• About this task:
Report how many lines of the following entries include the string "name"; respond with the number alone.

• Records for the task:
BEGIN

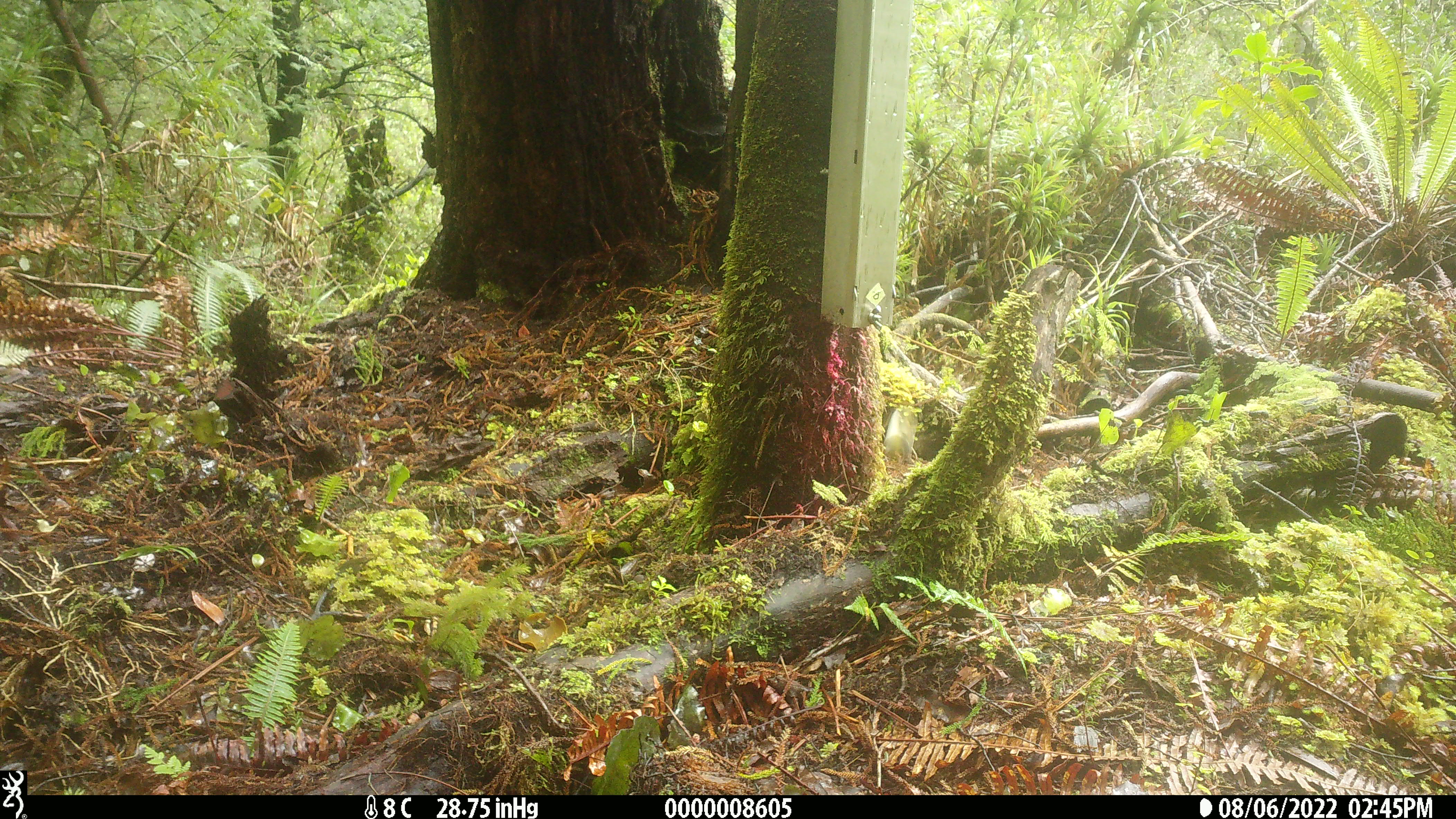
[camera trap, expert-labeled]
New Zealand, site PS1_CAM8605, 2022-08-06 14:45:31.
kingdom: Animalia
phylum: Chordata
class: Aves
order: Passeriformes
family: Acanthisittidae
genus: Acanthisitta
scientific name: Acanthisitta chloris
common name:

END
BEGIN

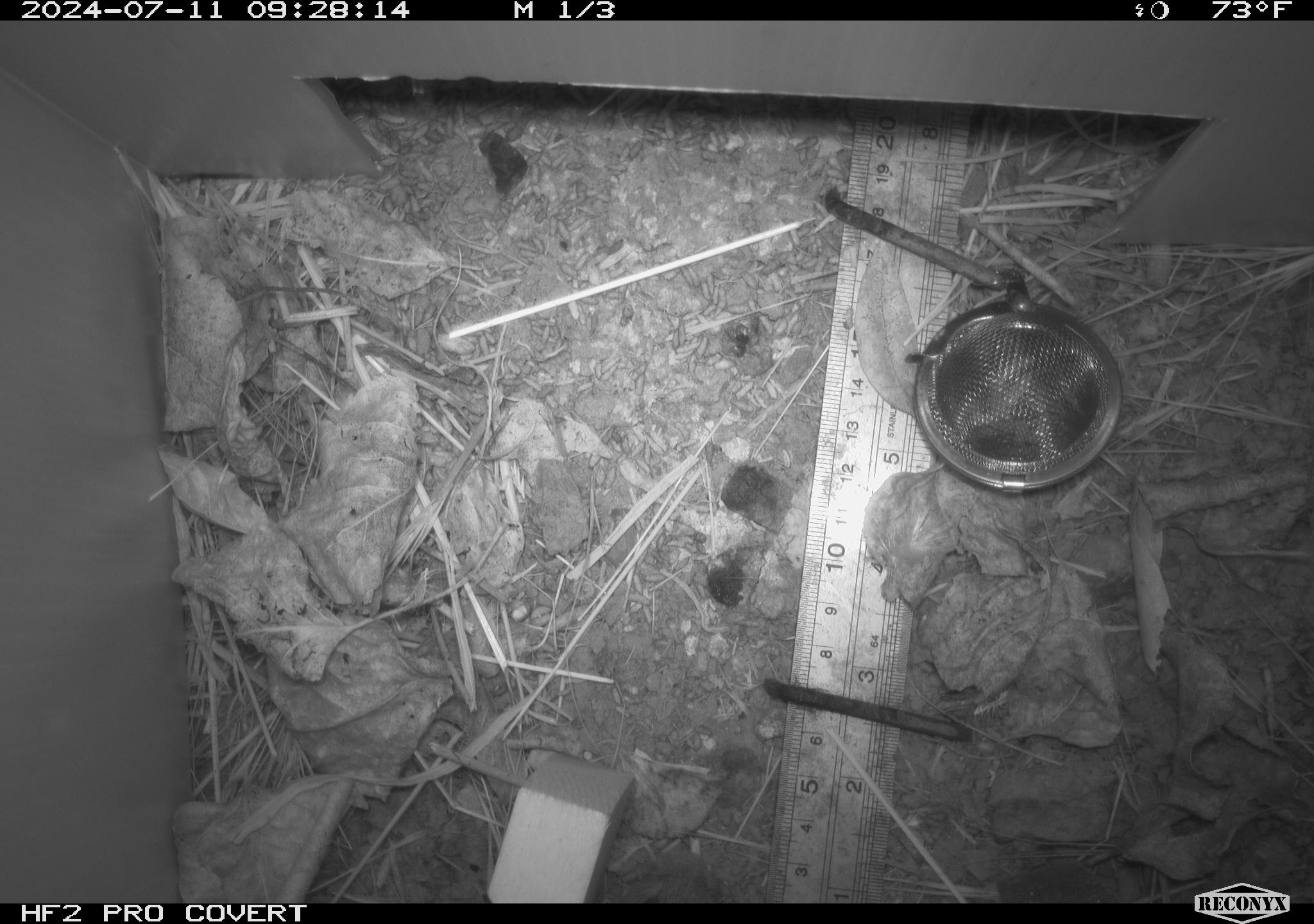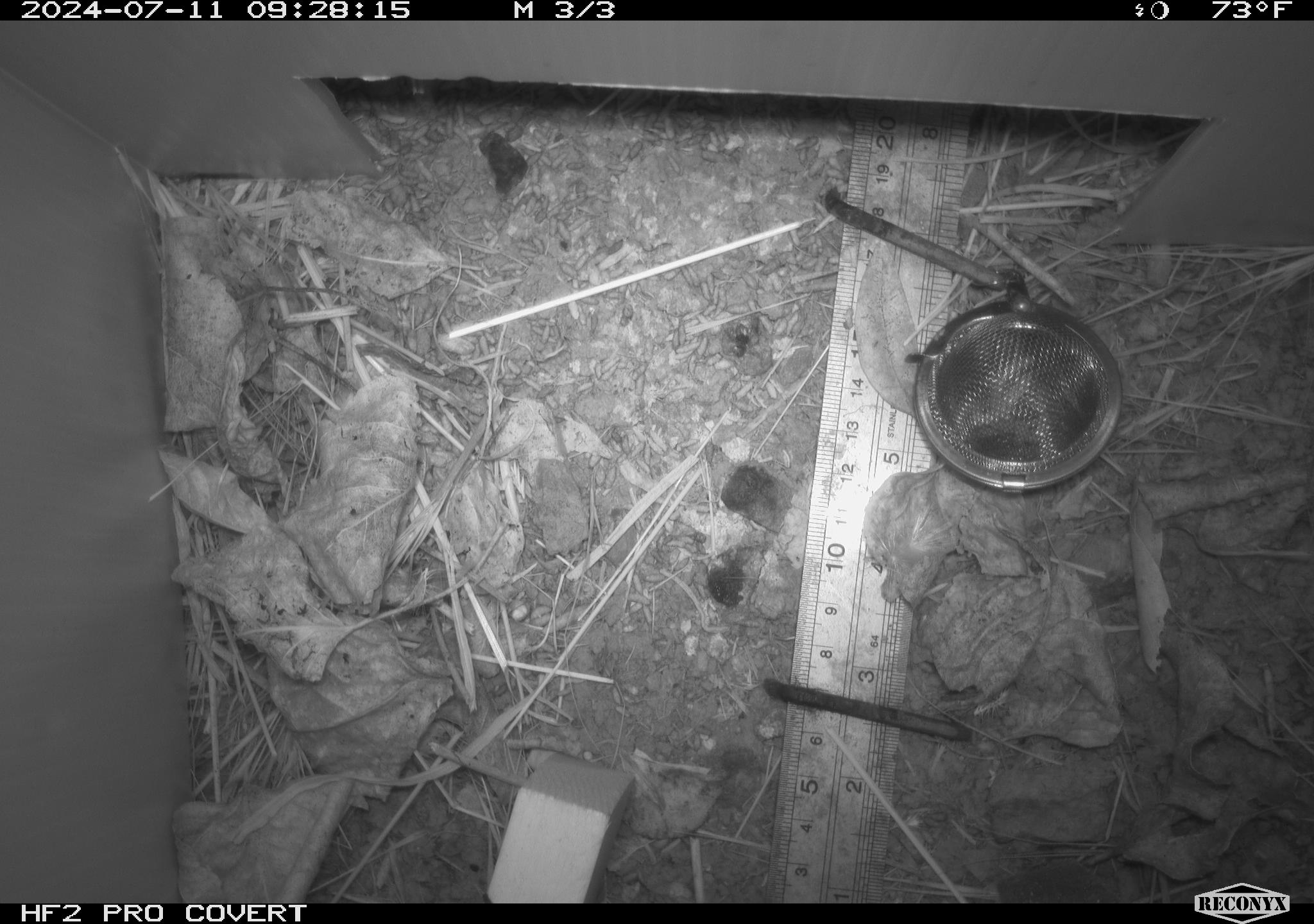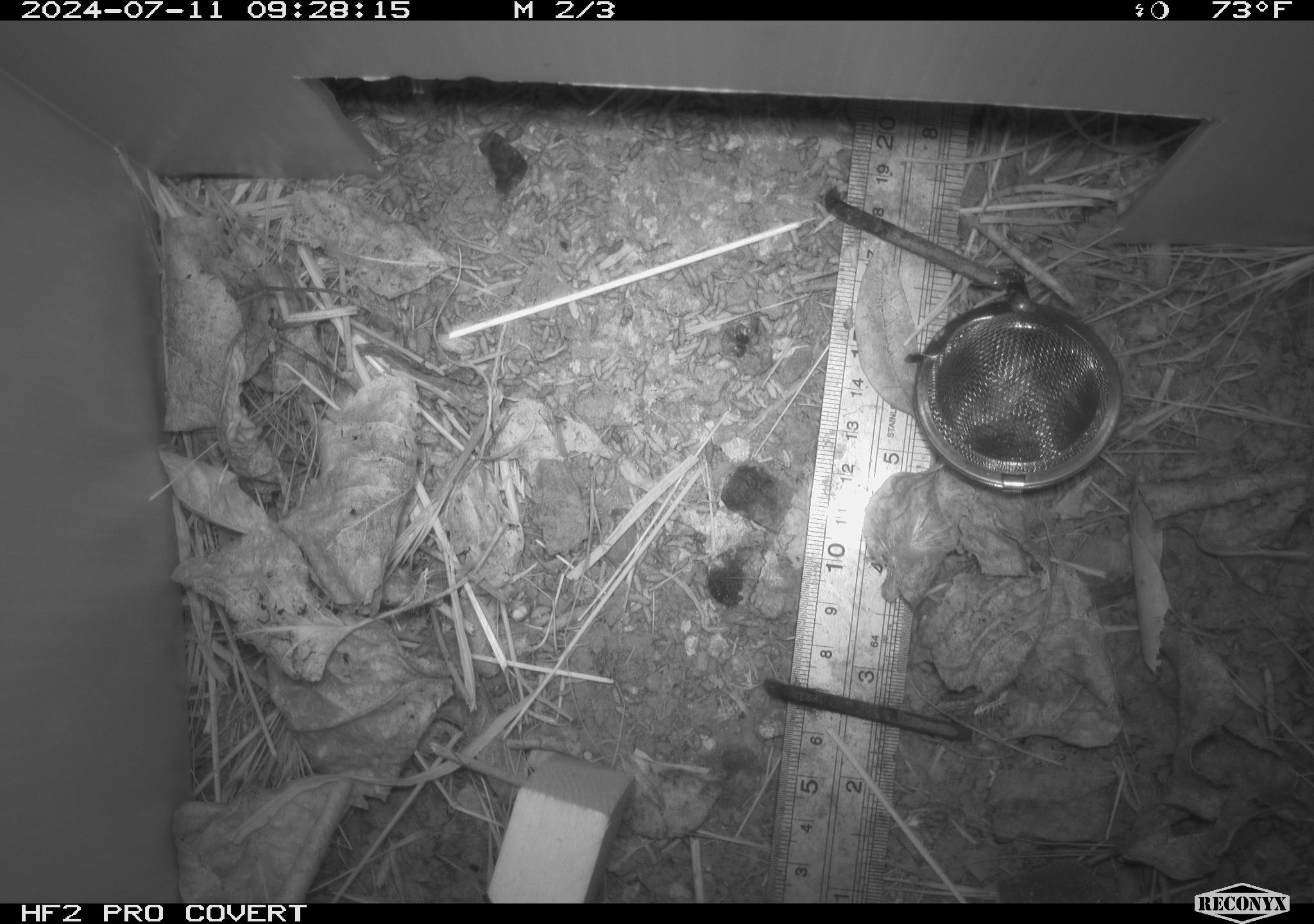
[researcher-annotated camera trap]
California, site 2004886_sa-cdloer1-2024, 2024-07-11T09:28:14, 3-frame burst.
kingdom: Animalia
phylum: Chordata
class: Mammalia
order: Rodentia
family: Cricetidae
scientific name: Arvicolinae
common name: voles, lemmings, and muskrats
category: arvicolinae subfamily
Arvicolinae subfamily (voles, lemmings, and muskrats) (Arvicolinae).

END

• Exercise response:
4